Schwieriger als die Benennung und (durchweg positive) Einschätzung der „agitatarischen Elemente“ war die Bestimmung der Haltung zur Gentechnologie insgesamt. Die vom Film durchaus unterhaltsam betriebene Polarisierung und das Feindbild der Wissenschaftler greife doch wohl zu kurz: zum einen sei ja gerade unter Filmemachern eine ähnliche Fortschrittsbegeisterung zu spüren, wenn sie sich über neue Kameras beugten, zum anderen verdanke sich die ganze Filmtechnik dem kritisierten naturwissenschaftlichen Denken und schließlich habe die Gentechnologie vielleicht auch gute Seiten, wenn sie helfe, Krankheiten wie Krebs oder Aids zu heilen. Nicht die Haltung der Wissenschaftler sei problematisch, sondern unsere eigene Haltung den Naturwissenschaften gegenüber und schließlich könne man das naturwissenschaftliche Denken auch nicht insgesamt an einem Teilbereich wie der Gentechnologie alleine kritisieren, was die Zitate von Paracelsus und Platon aber nahelegten.

Die Filmemacherinnen betonten, sie wollten keineswegs eine „Verbotsstimmung“ gegenüber der Gentechnologie verbreiten, ihr Blick sei lächelnd, aber nicht unbedingt der Lächerlichkeit preisgebend. Zudem sei es ihnen nicht um die Frage Gentechnologie pro und contra gegangen, sondern um die Wissenschaftler und ihre Motivationen. Auch hätten sie keine wissenschaftshistorische Ableitung. mit den Zitaten geben wollen – der Rückgriff auf Platon sei vor allem aus zwei Gründen erfolgt: zum einen weil sich schon hier die Idee finde, der Mensch sei verbesserungsbedürftig und zum anderen wegen der Vorstellung von Wissenschaft als Männersache, ihre Herangehensweise sei ja auch geschlechtsspezifisch.
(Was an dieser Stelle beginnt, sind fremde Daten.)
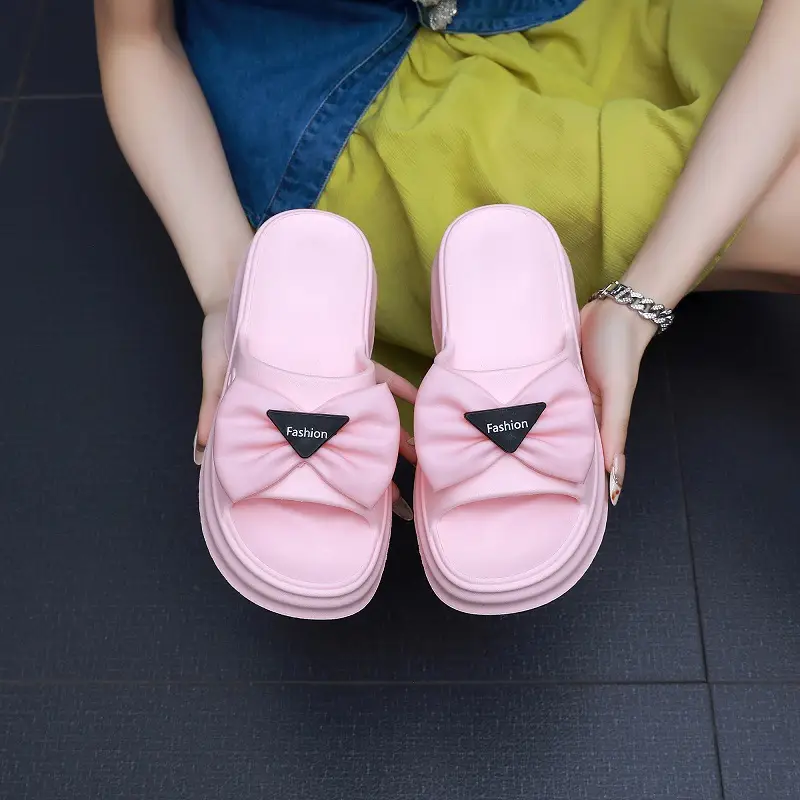EVA Thick Bottom Slippers Women Summer New Summer Slippers Wholesale Thick Bottom Beach Outer Wear Sandals Wholesale — feature 4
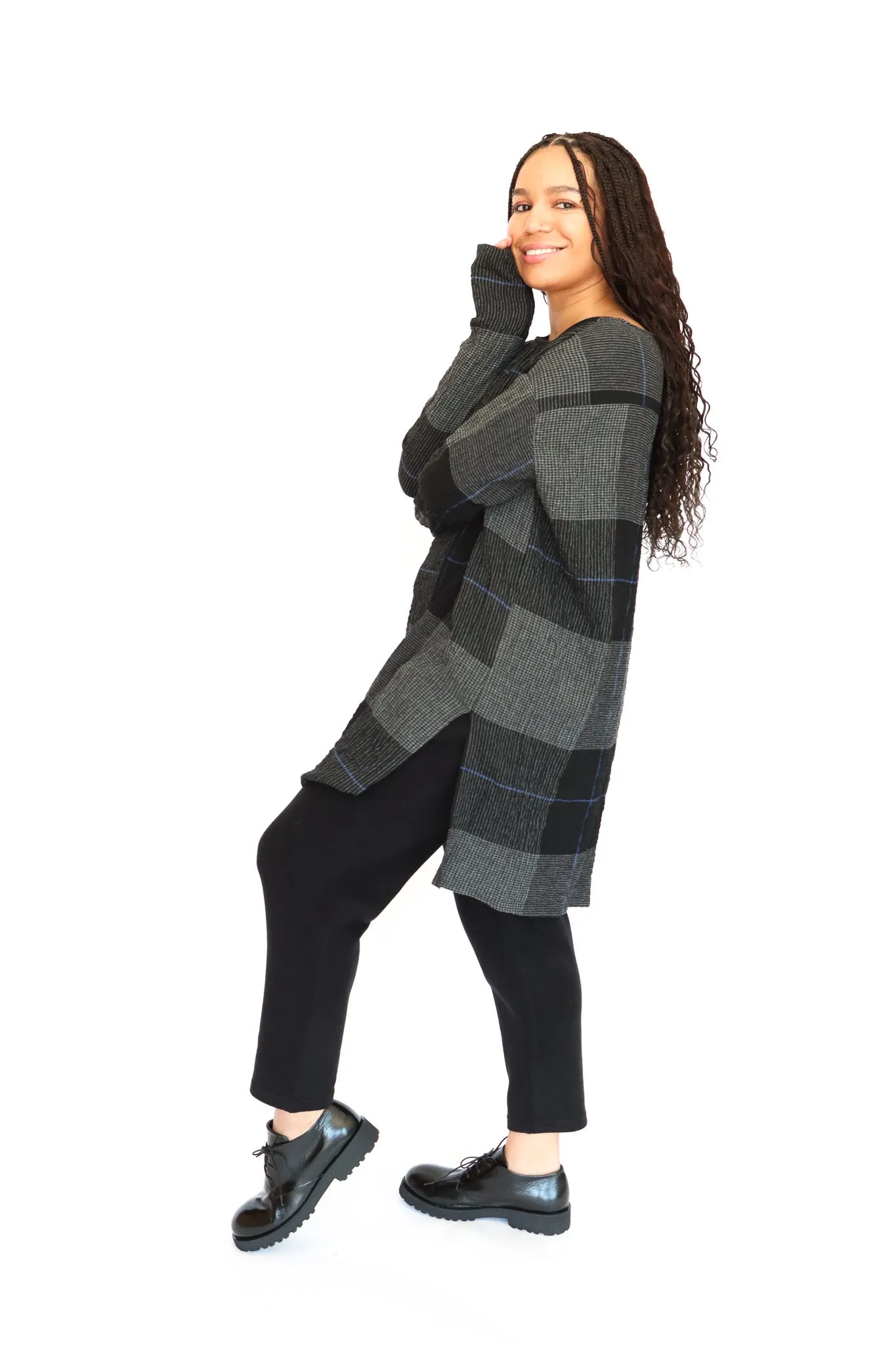 Neirami Check Split Tunic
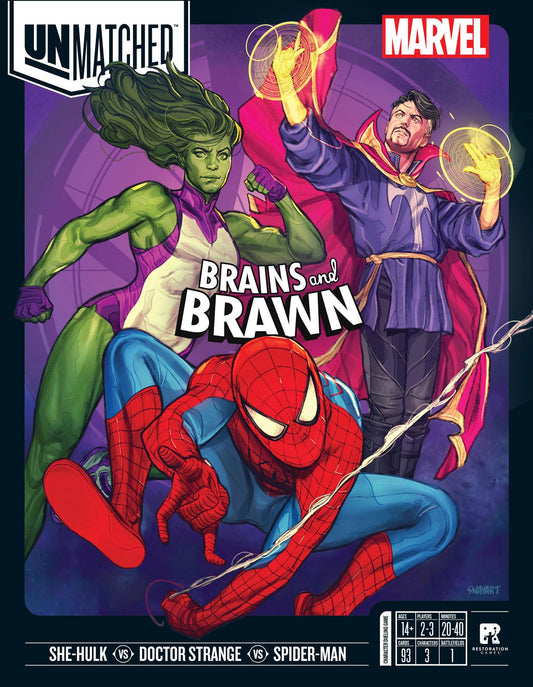 Unmatched Board Game - Marvel Brains and Brawn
Da im Film nur zu Beginn eine Ärztin (?) vorgekommen sei, wurde das Fehlen weiterer Frauen moniert, auch wurde gefragt, ob zur Reproduktion besonders intelligenter Menschen der Samen von Nobelpreisträgern ausreiche oder ob auch besonders intelligente Frauen dazu gebraucht würden. (Werden sie, werden sie). Das Geschlechterverhältnis im Film entspricht dem Geschlechterverhältnis in der Realität, Spitzenwissenschaftlerinnen in der Genforschung seien selten. Es könnte aber sein, so die Filmemacherinnen, daß manche Fragen nicht gestellt worden sind, weil ein Mann gefragt hat – einer Frau wäre vielleicht spontan noch eine andere Frage eingefallen. Eine Zuschauerin fand es unabhängig von der Statistik richtig, daß so wenig Frauen vorkommen, weil die Frau ja auch für die Wissenschaftler nicht anders denn als Objekt vorkommt und die Forschung zudem dahinginge, die Frau selbst als „Gebärmutter“ noch überflüssig zu machen.